12.Consequently, it is seen that a remedy is provided for the breach of the covenants to hand over possession of buildings completed in all respects by 25.7.2002.
Hence, 25.7.2002 was not the date of essence.
13.Though time is stated to be of the essence in Clause 31 of the agreement, the said clause itself further provides that if there was non-performance of the covenants mentioned in the agreement, a penalty of Rs.2 Crores was provided. For the said penalty, a Bank Guarantee of Rs.1 Crore and corporate guarantee of Rs.1 Crore was to be given. The time for giving these guarantees has not been specified in the agreement, except that the Bank Guarantee was required to be valid till 1.11.2002.
14.This clause shows that though time was stated to be of the essence, yet a penalty was provided in case of non- performance making the time not of essence. This is essentially held by the learned Arbitrator which cannot be faulted.
15.The Respondent acted upon the agreement thus :
(a) The Respondent executed corporate guarantee on 15.3.2002.
(b) The Respondent applied for sub-division of plot to the Mumbai Municipal Corporation (MMC) on 2.4.2002. MMC approved the sub-division of the property on 29.5.2002 subject to certain conditions, including showing a Recreation Ground (RG) on the sub-divided plot which would be required to be removed.
(c) The Respondent obtained the approval of the income-tax authorities under Section 37-I of the Income Tax Act, as was then required for conveyance of the property to commence construction on 23.4.2002.
(d) The Respondent made its application to the MMC for repairs on 23.5.2002.
(e)The Respondent applied for shifting electric sub- station on 31.5.2002.
(f) The Respondent paid part consideration of Rs.1.11 Crores for obtaining the conveyance of the property on 23.4.2002 and obtained sanction for a loan of Rs.13.05 Crores for obtaining the conveyance on 14.6.2002.
(g) The Respondent forwarded the leave and licence agreement to the Petitioner on 25.7.2002, though the draft conveyance was not forwarded.
16.The Respondent, however, failed to : (a) give the Bank Guarantee, (b) obtain the conveyance in its name, (c) commence the construction work, (d) obtain the ultimate approval of the MMC.
17.Parties entered into extensive correspondence by E- mails. The Petitioner has referred to various E-mails, showing dereliction of the covenants by the Respondent in a bit to justify the termination of the contract by the Petitioner.
18.As aforesaid, there was no deadline for giving of the Bank Guarantee. The Petitioner has sent numerous E- mails to the Respondent to provide the Bank Guarantee by specified dates in those E-mails right from its E-
mail sent on 6.3.2002 to provide the Bank Guarantee by 31.3.2002 until its E-mail sent on 24.6.2002. These E-
mails show that the Bank Guarantee, which was to be given, though not by a specified date, was consistently insisted upon by the Petitioner throughout this period giving various dates by which it required the Bank Guarantee to be furnished to the Respondent.
19.The Petitioner further sent E-mails to the Respondent for matters not mentioned in the agreement as covenants to be performed by the Respondent. These were :
(a)to give a project schedule broken up activity-wise in the manner asked for,
(b) to give a detailed bar chart for repairs while detailing the specifications of material for furnishing the building, providing the layout, plans and bar chart,
(c) to arrange a meeting with the landlord of the building where the Petitioner had its office on lease which was terminated to grant an extension, etc.
20.Even after the due dates of the covenants / deadlines mentioned in the agreement for commencement of the work, obtaining of approvals and handing over of possession, the Petitioner had e-mailed the Respondent after those due dates requesting the Respondent to perform those covenants and setting out new dates for such performance as also inquiring by which date those aspects would be performed.

DATASET EXCERPTS =
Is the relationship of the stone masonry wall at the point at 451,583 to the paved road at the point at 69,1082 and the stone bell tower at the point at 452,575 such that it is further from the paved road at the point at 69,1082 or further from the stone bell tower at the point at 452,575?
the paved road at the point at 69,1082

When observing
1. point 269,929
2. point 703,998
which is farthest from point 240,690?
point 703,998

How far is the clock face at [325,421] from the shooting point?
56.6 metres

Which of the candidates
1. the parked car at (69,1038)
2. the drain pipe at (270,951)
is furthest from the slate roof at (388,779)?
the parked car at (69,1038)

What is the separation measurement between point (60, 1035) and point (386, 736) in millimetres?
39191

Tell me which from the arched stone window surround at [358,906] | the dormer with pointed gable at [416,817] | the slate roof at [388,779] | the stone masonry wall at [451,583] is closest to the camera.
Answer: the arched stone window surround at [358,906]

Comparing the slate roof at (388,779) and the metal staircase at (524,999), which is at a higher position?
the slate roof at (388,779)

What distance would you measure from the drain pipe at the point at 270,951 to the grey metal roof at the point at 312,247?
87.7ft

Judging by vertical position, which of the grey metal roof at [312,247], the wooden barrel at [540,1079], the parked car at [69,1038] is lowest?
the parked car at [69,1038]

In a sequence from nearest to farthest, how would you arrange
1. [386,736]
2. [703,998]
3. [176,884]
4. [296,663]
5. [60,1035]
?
* * *
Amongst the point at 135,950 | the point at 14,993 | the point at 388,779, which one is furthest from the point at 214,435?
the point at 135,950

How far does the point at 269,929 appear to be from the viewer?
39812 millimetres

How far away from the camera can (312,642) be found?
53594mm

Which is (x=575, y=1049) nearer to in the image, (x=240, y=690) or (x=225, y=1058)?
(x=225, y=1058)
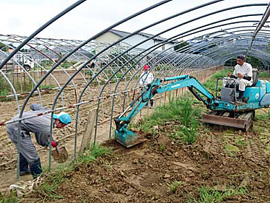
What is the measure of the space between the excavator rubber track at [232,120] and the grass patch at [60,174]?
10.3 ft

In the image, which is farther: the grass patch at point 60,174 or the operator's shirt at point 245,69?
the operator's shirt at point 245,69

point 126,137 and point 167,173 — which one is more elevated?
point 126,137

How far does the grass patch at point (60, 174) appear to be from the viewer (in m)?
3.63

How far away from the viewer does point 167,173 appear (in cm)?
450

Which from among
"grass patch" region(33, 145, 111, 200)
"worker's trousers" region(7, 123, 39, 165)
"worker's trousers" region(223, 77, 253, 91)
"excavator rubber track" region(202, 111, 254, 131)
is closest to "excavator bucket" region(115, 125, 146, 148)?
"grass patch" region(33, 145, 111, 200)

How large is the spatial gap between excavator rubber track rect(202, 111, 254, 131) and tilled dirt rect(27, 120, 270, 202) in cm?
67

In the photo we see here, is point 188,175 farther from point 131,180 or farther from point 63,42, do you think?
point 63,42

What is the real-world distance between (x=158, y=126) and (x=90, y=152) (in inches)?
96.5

SHORT PROBLEM = Continue the court ruling on the building agreement, starting right after its last paragraph.

RESULT =
21. 15.4.2002 was the scheduled date for commencement of the work. The work was not commenced. On 18.4.2002, the Petitioner e-mailed the Respondent regarding non-commencement of the work and called upon the Respondent to provide the lay out plans and the bar chart. These aspects were outside the scope of the covenants but were called upon by the Petitioner to be given by the Respondent for commencement of the work after its due date. Even as late as on 9.5.2002, the Petitioner e-mailed the Respondent to commence the work of construction and inquired when the work would commence by its e-mail dated 14.5.2002. On 14.5.2002 also the Petitioner called upon the Respondent to carry out the work which was until then not commenced. In the e-mail dated 28.5.2002, the Petitioner asked for the bar chart from the Respondent and reminded the Petitioner again by its e-mail dated 29.5.2002.
22.1.6.2002 was the due date / deadline for giving possession of the property. Even after that date on 3.6.2002 the Petitioner e-mailed the Respondent, confirming the date of commencement of the work.
23.Upon the notice to vacate being issued by the landlord of the building where the Petitioner had leased its premises on 7.6.2002, the Petitioner inquired of the Respondent the realistic final date by which construction would be complete to be given as an undertaking by the Respondent. This was the date by which all the requisite approvals were to be obtained, none of which is alleged to have been obtained. Despite the same, a future final date was inquired by the Petitioner. This was the date from which the penalty of Rs.2 Crores would become applicable for non-
performance of the covenants, including obtaining the requisite approvals of the Municipality. Even thereafter on 13.6.2002, the Petitioner required the Respondent to give in writing the approvals received and pending from the various authorities and the proposed date of the execution of the sale deed. The Petitioner required the Respondent to give an undertaking that before 15.10.2002 at the latest the premises would be given to the Petitioner duly completed.
24.It is the contention of the Respondent that time for performance of the covenants came to be extended till 15.10.2002 by the Petitioner requiring the Respondent to give an undertaking in that behalf. It is the contention of the Petitioner that the undertaking was required by the Petitioner from the Respondent to show its landlord that the Petitioner requires an extension of time upon a legitimate acquisition of its alternate premises by that time. Whatever be the reason for obtaining the undertaking, the Petitioner did thereby extend the time for performance of the agreement and allowed the Respondent to perform it after the deadlines for giving possession as well as obtaining approvals of theig Municipality had passed. The Respondent did furnish such a letter with the requisite undertaking by 17.6.2002.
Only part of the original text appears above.